**Aim of the exercise**
Return the entire listing below, reproducing every line without any change.

**Given records**
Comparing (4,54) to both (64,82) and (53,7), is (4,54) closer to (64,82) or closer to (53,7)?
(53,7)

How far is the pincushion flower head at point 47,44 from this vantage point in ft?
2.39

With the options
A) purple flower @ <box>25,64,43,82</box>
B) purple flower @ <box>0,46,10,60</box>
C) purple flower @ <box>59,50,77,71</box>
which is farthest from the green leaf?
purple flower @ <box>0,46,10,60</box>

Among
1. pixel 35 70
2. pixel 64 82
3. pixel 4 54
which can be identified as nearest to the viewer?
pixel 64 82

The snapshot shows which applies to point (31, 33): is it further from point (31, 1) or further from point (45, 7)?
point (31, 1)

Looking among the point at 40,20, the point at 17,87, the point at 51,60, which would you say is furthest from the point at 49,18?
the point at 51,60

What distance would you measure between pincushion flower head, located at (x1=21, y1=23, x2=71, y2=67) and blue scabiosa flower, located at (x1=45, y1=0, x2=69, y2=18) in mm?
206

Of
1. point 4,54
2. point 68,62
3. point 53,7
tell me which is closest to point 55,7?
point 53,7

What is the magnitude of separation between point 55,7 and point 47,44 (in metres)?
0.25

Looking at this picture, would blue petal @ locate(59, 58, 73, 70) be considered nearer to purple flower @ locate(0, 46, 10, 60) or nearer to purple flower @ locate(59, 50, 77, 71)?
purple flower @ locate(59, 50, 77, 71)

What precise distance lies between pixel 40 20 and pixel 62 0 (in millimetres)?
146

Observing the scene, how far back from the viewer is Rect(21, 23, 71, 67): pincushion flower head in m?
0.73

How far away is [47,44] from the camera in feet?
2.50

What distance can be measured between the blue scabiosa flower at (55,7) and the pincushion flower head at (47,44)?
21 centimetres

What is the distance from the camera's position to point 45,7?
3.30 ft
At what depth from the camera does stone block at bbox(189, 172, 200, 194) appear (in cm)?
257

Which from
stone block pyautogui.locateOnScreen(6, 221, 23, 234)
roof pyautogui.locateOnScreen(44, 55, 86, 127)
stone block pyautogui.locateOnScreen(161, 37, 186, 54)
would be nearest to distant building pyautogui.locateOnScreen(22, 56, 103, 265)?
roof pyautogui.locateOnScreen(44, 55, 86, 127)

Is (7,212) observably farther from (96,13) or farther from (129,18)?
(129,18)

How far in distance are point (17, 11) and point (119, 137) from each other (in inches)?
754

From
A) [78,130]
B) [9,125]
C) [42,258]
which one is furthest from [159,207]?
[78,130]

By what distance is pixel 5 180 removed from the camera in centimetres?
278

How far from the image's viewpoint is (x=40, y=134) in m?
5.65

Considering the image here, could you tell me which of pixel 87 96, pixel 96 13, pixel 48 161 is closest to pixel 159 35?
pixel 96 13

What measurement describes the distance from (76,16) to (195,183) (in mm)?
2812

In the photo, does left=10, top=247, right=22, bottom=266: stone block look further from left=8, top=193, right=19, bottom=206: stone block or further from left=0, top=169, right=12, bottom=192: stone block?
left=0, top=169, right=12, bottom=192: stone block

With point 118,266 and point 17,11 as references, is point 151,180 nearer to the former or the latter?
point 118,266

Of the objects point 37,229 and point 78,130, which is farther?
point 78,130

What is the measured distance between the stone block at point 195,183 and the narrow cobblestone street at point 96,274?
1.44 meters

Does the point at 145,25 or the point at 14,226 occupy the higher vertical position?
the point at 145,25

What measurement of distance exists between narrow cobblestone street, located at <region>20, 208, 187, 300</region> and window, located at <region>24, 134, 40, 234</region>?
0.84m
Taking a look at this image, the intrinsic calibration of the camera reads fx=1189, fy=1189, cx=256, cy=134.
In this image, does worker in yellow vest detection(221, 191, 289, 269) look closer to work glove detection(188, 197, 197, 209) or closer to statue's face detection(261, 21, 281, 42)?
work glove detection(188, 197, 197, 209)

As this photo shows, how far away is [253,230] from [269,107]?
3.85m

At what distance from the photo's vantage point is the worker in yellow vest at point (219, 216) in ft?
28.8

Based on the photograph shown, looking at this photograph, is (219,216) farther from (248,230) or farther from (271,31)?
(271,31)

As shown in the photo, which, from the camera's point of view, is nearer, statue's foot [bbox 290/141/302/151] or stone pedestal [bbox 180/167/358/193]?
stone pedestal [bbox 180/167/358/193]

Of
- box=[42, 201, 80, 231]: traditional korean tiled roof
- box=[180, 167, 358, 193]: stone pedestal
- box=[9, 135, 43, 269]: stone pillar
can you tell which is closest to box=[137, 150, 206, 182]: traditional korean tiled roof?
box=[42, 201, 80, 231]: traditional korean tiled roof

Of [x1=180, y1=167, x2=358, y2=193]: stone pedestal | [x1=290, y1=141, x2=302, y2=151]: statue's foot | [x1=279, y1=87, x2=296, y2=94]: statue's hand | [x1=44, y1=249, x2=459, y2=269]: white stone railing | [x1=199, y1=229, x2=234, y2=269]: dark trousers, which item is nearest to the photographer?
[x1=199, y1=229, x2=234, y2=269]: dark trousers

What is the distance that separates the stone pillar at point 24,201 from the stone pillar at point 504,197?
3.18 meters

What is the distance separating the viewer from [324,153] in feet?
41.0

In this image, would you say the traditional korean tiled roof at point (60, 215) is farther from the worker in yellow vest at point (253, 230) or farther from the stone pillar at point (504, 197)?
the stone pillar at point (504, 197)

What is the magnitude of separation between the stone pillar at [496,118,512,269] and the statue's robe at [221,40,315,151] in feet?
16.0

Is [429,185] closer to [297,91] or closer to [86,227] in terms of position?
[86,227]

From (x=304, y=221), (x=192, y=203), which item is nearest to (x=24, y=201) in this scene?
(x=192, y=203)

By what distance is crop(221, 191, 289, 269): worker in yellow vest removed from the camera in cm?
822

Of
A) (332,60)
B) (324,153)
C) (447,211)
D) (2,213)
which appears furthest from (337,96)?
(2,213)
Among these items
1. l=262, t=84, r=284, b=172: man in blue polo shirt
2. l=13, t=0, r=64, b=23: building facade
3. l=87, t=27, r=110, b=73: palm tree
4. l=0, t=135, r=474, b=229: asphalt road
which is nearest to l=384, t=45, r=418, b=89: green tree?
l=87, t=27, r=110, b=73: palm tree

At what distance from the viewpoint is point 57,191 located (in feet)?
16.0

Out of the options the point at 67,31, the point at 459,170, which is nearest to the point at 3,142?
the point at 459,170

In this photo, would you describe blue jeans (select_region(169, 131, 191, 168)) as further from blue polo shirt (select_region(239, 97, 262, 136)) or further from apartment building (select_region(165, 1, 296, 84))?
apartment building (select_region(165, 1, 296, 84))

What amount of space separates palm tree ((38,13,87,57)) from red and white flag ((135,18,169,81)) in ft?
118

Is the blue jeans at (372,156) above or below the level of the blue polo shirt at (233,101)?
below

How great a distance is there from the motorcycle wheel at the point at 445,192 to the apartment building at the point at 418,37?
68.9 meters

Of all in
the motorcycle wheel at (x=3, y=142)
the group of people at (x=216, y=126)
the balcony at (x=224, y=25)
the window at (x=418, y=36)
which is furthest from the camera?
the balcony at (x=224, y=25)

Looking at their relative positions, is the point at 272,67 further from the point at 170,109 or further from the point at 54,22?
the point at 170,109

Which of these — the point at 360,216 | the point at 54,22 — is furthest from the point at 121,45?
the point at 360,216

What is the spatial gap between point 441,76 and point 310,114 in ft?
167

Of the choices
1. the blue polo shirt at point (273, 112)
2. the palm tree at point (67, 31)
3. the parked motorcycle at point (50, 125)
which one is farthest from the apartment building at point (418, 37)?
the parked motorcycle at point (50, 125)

**Answer to this problem**
Comparing (4,54) to both (64,82) and (53,7), is (4,54) closer to (64,82) or closer to (53,7)?
(53,7)

How far is the pincushion flower head at point 47,44 from this vantage point in ft?
2.39

With the options
A) purple flower @ <box>25,64,43,82</box>
B) purple flower @ <box>0,46,10,60</box>
C) purple flower @ <box>59,50,77,71</box>
which is farthest from the green leaf?
purple flower @ <box>0,46,10,60</box>

Among
1. pixel 35 70
2. pixel 64 82
3. pixel 4 54
which can be identified as nearest to the viewer?
pixel 64 82

The snapshot shows which applies to point (31, 33): is it further from point (31, 1) or further from point (45, 7)?
point (31, 1)

Looking among the point at 40,20, the point at 17,87, the point at 51,60, which would you say is furthest from the point at 49,18?
the point at 51,60

What distance would you measure between pincushion flower head, located at (x1=21, y1=23, x2=71, y2=67) and blue scabiosa flower, located at (x1=45, y1=0, x2=69, y2=18) in mm?
206

Of
1. point 4,54
2. point 68,62
3. point 53,7
tell me which is closest to point 55,7?
point 53,7

What is the magnitude of separation between point 55,7 and point 47,44 (in metres)?
0.25

Looking at this picture, would blue petal @ locate(59, 58, 73, 70) be considered nearer to purple flower @ locate(0, 46, 10, 60) or nearer to purple flower @ locate(59, 50, 77, 71)?
purple flower @ locate(59, 50, 77, 71)

What precise distance lies between pixel 40 20 and pixel 62 0 (in millimetres)?
146

Observing the scene, how far back from the viewer is Rect(21, 23, 71, 67): pincushion flower head in m?
0.73

How far away is [47,44] from the camera in feet?
2.50

What distance can be measured between the blue scabiosa flower at (55,7) and the pincushion flower head at (47,44)?
21 centimetres

What is the distance from the camera's position to point 45,7?
3.30 ft
At what depth from the camera does stone block at bbox(189, 172, 200, 194) appear (in cm)?
257

Which from
stone block pyautogui.locateOnScreen(6, 221, 23, 234)
roof pyautogui.locateOnScreen(44, 55, 86, 127)
stone block pyautogui.locateOnScreen(161, 37, 186, 54)
would be nearest to distant building pyautogui.locateOnScreen(22, 56, 103, 265)?
roof pyautogui.locateOnScreen(44, 55, 86, 127)

Is (7,212) observably farther from (96,13) or farther from (129,18)?
(129,18)

How far in distance are point (17, 11) and point (119, 137) from each other (in inches)?
754

From
A) [78,130]
B) [9,125]
C) [42,258]
which one is furthest from [159,207]?
[78,130]

By what distance is pixel 5 180 removed from the camera in centimetres?
278

How far from the image's viewpoint is (x=40, y=134) in m?
5.65

Considering the image here, could you tell me which of pixel 87 96, pixel 96 13, pixel 48 161 is closest to pixel 159 35?
pixel 96 13

What measurement describes the distance from (76,16) to (195,183) (in mm)?
2812

In the photo, does left=10, top=247, right=22, bottom=266: stone block look further from left=8, top=193, right=19, bottom=206: stone block or further from left=0, top=169, right=12, bottom=192: stone block?
left=0, top=169, right=12, bottom=192: stone block

With point 118,266 and point 17,11 as references, is point 151,180 nearer to the former or the latter?
point 118,266

Of the objects point 37,229 and point 78,130, which is farther?
point 78,130

What is the measured distance between the stone block at point 195,183 and the narrow cobblestone street at point 96,274?
1.44 meters

Does the point at 145,25 or the point at 14,226 occupy the higher vertical position?
the point at 145,25

What measurement of distance exists between narrow cobblestone street, located at <region>20, 208, 187, 300</region> and window, located at <region>24, 134, 40, 234</region>?
0.84m
Taking a look at this image, the intrinsic calibration of the camera reads fx=1189, fy=1189, cx=256, cy=134.
In this image, does worker in yellow vest detection(221, 191, 289, 269) look closer to work glove detection(188, 197, 197, 209) or closer to statue's face detection(261, 21, 281, 42)?
work glove detection(188, 197, 197, 209)

As this photo shows, how far away is [253,230] from [269,107]?
3.85m

At what distance from the photo's vantage point is the worker in yellow vest at point (219, 216) in ft?
28.8

Based on the photograph shown, looking at this photograph, is (219,216) farther from (248,230) or farther from (271,31)?
(271,31)

As shown in the photo, which, from the camera's point of view, is nearer, statue's foot [bbox 290/141/302/151] or stone pedestal [bbox 180/167/358/193]?
stone pedestal [bbox 180/167/358/193]

Of
- box=[42, 201, 80, 231]: traditional korean tiled roof
- box=[180, 167, 358, 193]: stone pedestal
- box=[9, 135, 43, 269]: stone pillar
can you tell which is closest to box=[137, 150, 206, 182]: traditional korean tiled roof?
box=[42, 201, 80, 231]: traditional korean tiled roof

Of [x1=180, y1=167, x2=358, y2=193]: stone pedestal | [x1=290, y1=141, x2=302, y2=151]: statue's foot | [x1=279, y1=87, x2=296, y2=94]: statue's hand | [x1=44, y1=249, x2=459, y2=269]: white stone railing | [x1=199, y1=229, x2=234, y2=269]: dark trousers, which item is nearest to the photographer?
[x1=199, y1=229, x2=234, y2=269]: dark trousers

What is the distance that separates the stone pillar at point 24,201 from the stone pillar at point 504,197?
3.18 meters

What is the distance separating the viewer from [324,153] in feet?
41.0

In this image, would you say the traditional korean tiled roof at point (60, 215) is farther from the worker in yellow vest at point (253, 230) or farther from the stone pillar at point (504, 197)?
the stone pillar at point (504, 197)

What is the magnitude of separation between the stone pillar at [496,118,512,269] and the statue's robe at [221,40,315,151] in feet?
16.0

Is [429,185] closer to [297,91] or closer to [86,227] in terms of position?
[86,227]

From (x=304, y=221), (x=192, y=203), which item is nearest to (x=24, y=201) in this scene?
(x=192, y=203)

By what distance is crop(221, 191, 289, 269): worker in yellow vest removed from the camera in cm?
822

Of
A) (332,60)
B) (324,153)
C) (447,211)
D) (2,213)
which appears furthest from (337,96)?
(2,213)
Among these items
1. l=262, t=84, r=284, b=172: man in blue polo shirt
2. l=13, t=0, r=64, b=23: building facade
3. l=87, t=27, r=110, b=73: palm tree
4. l=0, t=135, r=474, b=229: asphalt road
which is nearest to l=384, t=45, r=418, b=89: green tree?
l=87, t=27, r=110, b=73: palm tree

At what distance from the viewpoint is point 57,191 located (in feet)?
16.0

Out of the options the point at 67,31, the point at 459,170, which is nearest to the point at 3,142?
the point at 459,170

In this photo, would you describe blue jeans (select_region(169, 131, 191, 168)) as further from blue polo shirt (select_region(239, 97, 262, 136)) or further from apartment building (select_region(165, 1, 296, 84))?
apartment building (select_region(165, 1, 296, 84))

What amount of space separates palm tree ((38,13,87,57)) from red and white flag ((135,18,169,81)) in ft?
118

Is the blue jeans at (372,156) above or below the level of the blue polo shirt at (233,101)?
below

How great a distance is there from the motorcycle wheel at the point at 445,192 to the apartment building at the point at 418,37?
68.9 meters

Of all in
the motorcycle wheel at (x=3, y=142)
the group of people at (x=216, y=126)
the balcony at (x=224, y=25)
the window at (x=418, y=36)
which is furthest from the camera?
the balcony at (x=224, y=25)

Looking at their relative positions, is the point at 272,67 further from the point at 170,109 or further from the point at 54,22?
the point at 170,109

Which of these — the point at 360,216 | the point at 54,22 — is furthest from the point at 121,45?
the point at 360,216

What is the spatial gap between point 441,76 and point 310,114 in ft?
167

Of the choices
1. the blue polo shirt at point (273, 112)
2. the palm tree at point (67, 31)
3. the parked motorcycle at point (50, 125)
which one is farthest from the apartment building at point (418, 37)?
the parked motorcycle at point (50, 125)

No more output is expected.